The differences at issue tend, of course, to be controversial. Some support ideological or philosophical or religious differences, so that those with different ideas, faiths, convictions and the like need all to be included. Some focus upon diversity in racial or ethnic or gender membership. Some stress differences in socio-economic status.

Whatever is the sort of diversity being considered, it is evident beyond any reasonable doubt that people are not equal by a long shot and their unequal status needs to be taken account of in how the relevant institutions–universities, high schools, clubs, corporations, etc.–are being managed, administered or governed. This is not merely a fact of life but a celebrated fact of life, given how so much of educational policy and administration is devoted to doing it justice.
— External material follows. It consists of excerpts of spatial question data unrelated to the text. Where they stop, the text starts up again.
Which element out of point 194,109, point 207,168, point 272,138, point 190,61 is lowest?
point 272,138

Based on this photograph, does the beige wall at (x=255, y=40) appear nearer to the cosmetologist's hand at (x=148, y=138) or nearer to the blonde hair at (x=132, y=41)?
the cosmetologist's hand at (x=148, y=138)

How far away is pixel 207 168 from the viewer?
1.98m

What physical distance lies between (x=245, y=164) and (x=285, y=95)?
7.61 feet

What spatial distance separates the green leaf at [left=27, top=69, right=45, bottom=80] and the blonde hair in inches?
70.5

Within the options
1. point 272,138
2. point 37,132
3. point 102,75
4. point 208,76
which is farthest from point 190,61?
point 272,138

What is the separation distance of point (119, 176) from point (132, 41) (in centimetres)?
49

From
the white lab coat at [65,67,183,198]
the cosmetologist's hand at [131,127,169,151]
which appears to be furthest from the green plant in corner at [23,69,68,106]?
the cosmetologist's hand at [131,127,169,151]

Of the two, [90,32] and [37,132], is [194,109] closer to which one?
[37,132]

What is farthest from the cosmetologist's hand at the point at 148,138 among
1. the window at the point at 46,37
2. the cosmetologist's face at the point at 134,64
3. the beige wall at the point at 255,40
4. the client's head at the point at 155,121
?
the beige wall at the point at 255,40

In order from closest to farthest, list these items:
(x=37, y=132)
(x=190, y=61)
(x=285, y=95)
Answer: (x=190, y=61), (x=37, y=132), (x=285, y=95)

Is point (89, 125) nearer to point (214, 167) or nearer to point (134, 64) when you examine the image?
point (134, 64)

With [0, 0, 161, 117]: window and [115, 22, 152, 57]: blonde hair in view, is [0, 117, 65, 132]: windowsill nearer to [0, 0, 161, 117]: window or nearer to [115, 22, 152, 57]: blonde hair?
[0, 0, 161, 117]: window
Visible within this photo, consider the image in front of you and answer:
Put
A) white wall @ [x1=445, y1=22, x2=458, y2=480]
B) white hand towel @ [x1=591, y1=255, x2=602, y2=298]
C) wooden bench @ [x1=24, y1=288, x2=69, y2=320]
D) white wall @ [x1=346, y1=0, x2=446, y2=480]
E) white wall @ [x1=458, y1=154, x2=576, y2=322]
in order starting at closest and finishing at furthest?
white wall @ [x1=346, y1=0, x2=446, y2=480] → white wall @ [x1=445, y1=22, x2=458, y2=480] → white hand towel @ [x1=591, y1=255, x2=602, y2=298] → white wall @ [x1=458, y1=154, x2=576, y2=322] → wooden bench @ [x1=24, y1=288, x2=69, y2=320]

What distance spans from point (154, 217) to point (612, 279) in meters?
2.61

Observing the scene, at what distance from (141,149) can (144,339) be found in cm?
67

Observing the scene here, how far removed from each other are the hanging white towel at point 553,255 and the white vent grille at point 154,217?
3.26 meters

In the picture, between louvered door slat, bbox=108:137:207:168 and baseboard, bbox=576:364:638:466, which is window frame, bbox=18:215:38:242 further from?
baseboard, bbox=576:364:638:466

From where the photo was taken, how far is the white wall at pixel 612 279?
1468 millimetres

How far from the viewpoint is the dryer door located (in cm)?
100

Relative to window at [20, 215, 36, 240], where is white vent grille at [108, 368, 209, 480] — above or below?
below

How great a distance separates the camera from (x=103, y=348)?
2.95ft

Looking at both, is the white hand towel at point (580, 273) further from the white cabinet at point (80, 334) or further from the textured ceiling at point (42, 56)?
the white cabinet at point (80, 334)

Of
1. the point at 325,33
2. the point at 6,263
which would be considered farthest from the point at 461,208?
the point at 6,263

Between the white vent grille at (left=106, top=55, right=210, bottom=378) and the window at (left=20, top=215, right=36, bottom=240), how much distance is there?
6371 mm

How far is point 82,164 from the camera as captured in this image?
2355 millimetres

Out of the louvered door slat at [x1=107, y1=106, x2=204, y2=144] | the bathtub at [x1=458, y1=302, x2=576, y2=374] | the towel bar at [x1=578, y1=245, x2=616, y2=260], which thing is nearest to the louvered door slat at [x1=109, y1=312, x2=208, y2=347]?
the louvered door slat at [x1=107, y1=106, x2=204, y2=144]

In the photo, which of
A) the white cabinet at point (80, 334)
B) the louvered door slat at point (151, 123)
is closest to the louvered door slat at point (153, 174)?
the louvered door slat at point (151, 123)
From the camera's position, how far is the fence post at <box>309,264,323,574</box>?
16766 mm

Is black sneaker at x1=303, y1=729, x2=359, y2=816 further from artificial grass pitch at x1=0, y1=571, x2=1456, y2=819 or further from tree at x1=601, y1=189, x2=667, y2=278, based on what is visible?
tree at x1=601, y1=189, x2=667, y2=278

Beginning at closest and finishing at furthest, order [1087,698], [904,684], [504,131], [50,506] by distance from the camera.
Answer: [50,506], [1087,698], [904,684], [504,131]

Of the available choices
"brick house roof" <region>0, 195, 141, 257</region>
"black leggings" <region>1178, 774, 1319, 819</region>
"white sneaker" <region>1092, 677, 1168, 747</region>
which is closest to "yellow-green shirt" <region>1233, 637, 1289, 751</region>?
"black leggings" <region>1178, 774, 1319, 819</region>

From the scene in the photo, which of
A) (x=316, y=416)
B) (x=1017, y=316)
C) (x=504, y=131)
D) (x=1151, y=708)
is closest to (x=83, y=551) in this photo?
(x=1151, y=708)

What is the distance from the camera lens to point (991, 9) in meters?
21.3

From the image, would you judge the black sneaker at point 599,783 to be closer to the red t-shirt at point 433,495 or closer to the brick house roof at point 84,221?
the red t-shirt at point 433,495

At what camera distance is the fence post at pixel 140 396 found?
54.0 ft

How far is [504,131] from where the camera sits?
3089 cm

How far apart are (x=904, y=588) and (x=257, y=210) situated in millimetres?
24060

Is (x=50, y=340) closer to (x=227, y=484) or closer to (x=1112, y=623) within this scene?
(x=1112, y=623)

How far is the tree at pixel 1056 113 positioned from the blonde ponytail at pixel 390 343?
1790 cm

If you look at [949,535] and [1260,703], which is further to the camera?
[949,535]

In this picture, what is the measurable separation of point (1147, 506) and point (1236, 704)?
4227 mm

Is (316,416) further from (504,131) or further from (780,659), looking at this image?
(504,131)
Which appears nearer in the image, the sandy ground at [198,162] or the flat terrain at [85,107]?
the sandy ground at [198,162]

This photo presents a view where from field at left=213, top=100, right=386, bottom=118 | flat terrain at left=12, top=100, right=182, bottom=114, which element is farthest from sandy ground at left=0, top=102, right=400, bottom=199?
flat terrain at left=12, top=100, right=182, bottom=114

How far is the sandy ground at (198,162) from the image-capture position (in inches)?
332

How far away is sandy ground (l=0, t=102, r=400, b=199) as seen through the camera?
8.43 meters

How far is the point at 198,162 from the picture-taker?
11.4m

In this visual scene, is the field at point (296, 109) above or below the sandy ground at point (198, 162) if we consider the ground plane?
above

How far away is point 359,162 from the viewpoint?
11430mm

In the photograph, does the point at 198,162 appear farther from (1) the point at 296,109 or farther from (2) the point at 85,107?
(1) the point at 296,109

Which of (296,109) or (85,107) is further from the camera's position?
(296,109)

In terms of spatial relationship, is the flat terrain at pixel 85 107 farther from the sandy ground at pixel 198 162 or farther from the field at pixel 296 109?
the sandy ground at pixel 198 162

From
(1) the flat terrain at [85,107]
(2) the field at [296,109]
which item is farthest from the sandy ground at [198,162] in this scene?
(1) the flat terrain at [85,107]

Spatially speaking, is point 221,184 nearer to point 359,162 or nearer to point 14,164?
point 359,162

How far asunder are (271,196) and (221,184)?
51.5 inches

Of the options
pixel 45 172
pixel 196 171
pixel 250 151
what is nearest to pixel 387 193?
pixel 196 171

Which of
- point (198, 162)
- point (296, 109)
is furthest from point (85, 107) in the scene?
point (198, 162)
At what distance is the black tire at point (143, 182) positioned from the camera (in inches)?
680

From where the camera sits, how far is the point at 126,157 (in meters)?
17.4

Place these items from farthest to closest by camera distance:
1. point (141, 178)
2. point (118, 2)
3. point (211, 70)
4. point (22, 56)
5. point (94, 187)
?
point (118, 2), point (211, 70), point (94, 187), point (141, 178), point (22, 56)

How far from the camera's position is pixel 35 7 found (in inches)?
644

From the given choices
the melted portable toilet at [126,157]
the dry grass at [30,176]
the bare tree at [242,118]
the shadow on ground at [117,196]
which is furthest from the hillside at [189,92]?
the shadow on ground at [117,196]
One need but take account of the demographics of the United States of America, let alone the globe, in order to apprehend the underlying basis of this fact. People are not only of the same species, homo sapiens, but are at the same time individuals and members of innumerable special groups, most of them entirely legitimate (unlike, say, membership in the Ku Klux Klan or the Mafia). As a favorite social philosopher of mine, Steve Martin the very inventive and funny actor and writer, put it in the novel, The Pleasure of My Company, “People, I thought. These are people. Their general uniformity was interrupted only by their individual variety.”

So, on the one hand the objective is supposed to be, as VP Biden suggests, to erase all differences and render everyone equal in all important respects. On the other hand, as much of educational administrative policy suggests, diversity is to be celebrated, and the homogeneity that would be part and parcel of an egalitarian world, is to be rejected.

So then which will it be? An acknowledgment of benign human diversity or an insistence of homogenization so as to fulfill the egalitarian dream? There is no doubt about it for me: diversity is not just a fact of human life but a highly welcome one at that.